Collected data
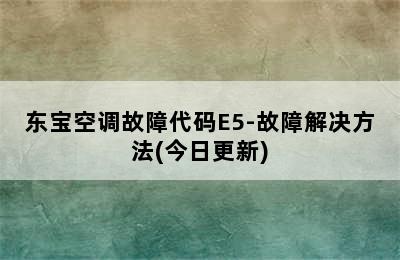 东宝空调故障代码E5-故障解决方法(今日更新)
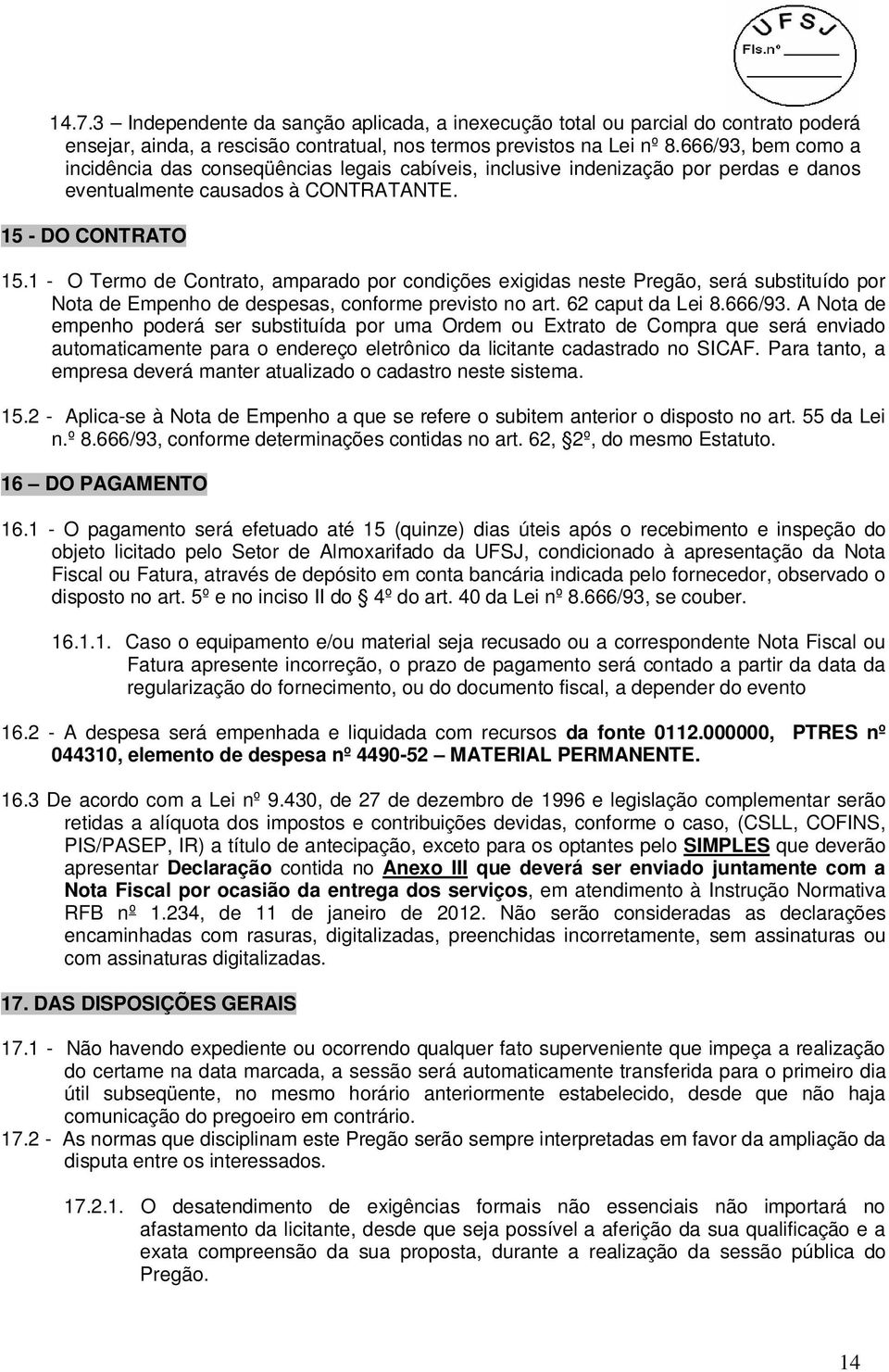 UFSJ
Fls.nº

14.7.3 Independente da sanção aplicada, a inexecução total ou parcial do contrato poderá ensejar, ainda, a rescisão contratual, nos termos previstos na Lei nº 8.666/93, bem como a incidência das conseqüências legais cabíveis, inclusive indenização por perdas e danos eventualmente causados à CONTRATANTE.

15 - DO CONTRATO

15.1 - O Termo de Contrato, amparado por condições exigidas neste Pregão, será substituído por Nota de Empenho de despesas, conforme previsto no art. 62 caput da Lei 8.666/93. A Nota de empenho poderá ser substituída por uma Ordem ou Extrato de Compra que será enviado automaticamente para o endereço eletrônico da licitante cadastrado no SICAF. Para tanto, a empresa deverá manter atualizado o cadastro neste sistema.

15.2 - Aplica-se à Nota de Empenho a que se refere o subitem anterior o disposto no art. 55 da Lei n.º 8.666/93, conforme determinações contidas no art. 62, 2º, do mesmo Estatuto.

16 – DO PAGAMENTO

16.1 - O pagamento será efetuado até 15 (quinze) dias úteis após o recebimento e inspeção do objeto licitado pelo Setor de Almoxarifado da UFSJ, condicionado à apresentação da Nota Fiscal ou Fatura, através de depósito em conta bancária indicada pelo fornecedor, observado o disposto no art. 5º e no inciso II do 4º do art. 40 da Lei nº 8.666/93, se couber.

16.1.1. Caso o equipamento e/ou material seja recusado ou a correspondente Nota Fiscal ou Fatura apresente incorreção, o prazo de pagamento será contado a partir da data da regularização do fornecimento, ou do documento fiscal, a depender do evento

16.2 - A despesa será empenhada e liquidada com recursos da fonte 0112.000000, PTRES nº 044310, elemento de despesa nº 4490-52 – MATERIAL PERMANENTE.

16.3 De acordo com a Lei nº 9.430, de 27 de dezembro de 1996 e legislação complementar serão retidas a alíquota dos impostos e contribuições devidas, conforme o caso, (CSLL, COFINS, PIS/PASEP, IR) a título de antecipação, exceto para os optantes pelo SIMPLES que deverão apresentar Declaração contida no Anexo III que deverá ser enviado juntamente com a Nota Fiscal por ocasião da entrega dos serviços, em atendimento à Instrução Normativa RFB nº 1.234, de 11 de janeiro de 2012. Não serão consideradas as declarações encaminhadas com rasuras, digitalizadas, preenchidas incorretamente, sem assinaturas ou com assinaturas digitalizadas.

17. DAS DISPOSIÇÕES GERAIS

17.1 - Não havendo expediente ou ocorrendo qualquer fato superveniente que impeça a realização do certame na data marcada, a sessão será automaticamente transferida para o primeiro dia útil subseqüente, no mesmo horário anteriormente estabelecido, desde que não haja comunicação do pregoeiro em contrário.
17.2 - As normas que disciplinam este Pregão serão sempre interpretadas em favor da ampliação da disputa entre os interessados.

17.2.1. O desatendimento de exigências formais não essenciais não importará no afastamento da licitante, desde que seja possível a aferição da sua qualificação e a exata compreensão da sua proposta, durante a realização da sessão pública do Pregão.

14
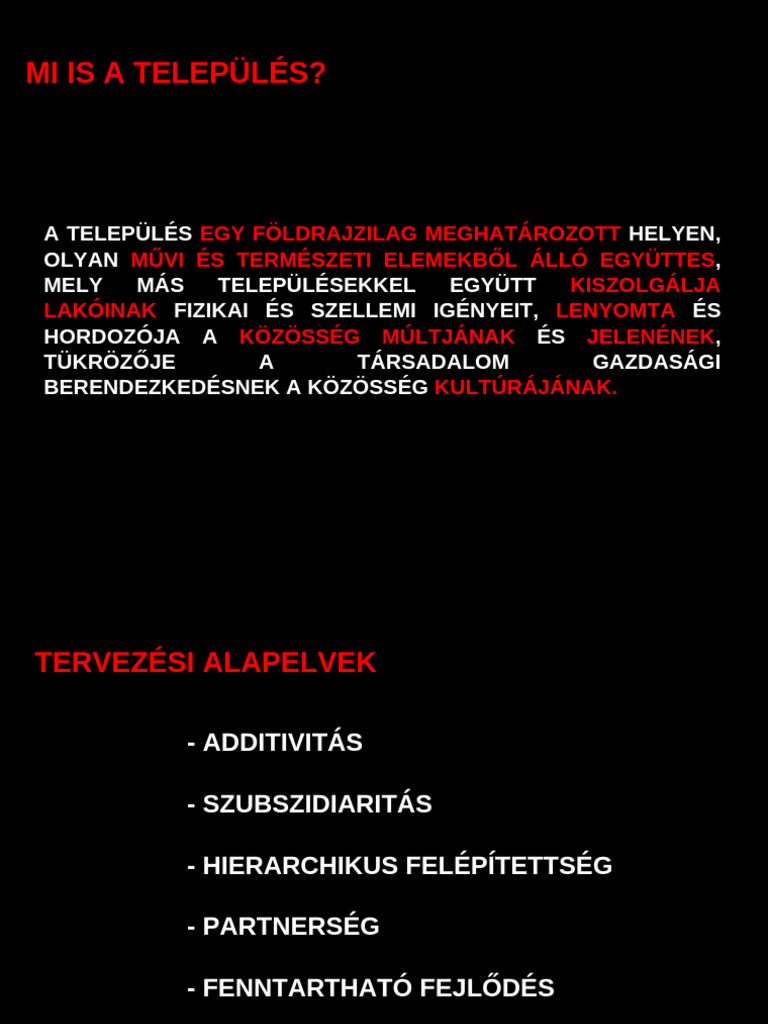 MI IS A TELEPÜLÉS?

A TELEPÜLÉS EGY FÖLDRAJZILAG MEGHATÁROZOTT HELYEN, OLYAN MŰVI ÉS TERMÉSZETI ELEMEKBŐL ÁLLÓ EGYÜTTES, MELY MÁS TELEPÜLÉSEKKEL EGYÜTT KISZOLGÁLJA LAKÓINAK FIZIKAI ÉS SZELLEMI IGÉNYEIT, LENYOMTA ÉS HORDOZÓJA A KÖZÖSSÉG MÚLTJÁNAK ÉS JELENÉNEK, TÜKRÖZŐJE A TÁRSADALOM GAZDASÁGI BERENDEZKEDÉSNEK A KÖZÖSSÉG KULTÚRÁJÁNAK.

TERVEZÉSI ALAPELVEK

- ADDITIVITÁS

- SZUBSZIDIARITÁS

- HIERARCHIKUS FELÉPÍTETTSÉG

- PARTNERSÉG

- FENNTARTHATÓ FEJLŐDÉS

→ Assigned task: Taking the entries above, print exactly the lines starting at the line with "15.1 - O Termo" and ending at the line with "16.2 - A despesa", both included.

→ Exercise answer:
15.1 - O Termo de Contrato, amparado por condições exigidas neste Pregão, será substituído por Nota de Empenho de despesas, conforme previsto no art. 62 caput da Lei 8.666/93. A Nota de empenho poderá ser substituída por uma Ordem ou Extrato de Compra que será enviado automaticamente para o endereço eletrônico da licitante cadastrado no SICAF. Para tanto, a empresa deverá manter atualizado o cadastro neste sistema.

15.2 - Aplica-se à Nota de Empenho a que se refere o subitem anterior o disposto no art. 55 da Lei n.º 8.666/93, conforme determinações contidas no art. 62, 2º, do mesmo Estatuto.

16 – DO PAGAMENTO

16.1 - O pagamento será efetuado até 15 (quinze) dias úteis após o recebimento e inspeção do objeto licitado pelo Setor de Almoxarifado da UFSJ, condicionado à apresentação da Nota Fiscal ou Fatura, através de depósito em conta bancária indicada pelo fornecedor, observado o disposto no art. 5º e no inciso II do 4º do art. 40 da Lei nº 8.666/93, se couber.

16.1.1. Caso o equipamento e/ou material seja recusado ou a correspondente Nota Fiscal ou Fatura apresente incorreção, o prazo de pagamento será contado a partir da data da regularização do fornecimento, ou do documento fiscal, a depender do evento

16.2 - A despesa será empenhada e liquidada com recursos da fonte 0112.000000, PTRES nº 044310, elemento de despesa nº 4490-52 – MATERIAL PERMANENTE.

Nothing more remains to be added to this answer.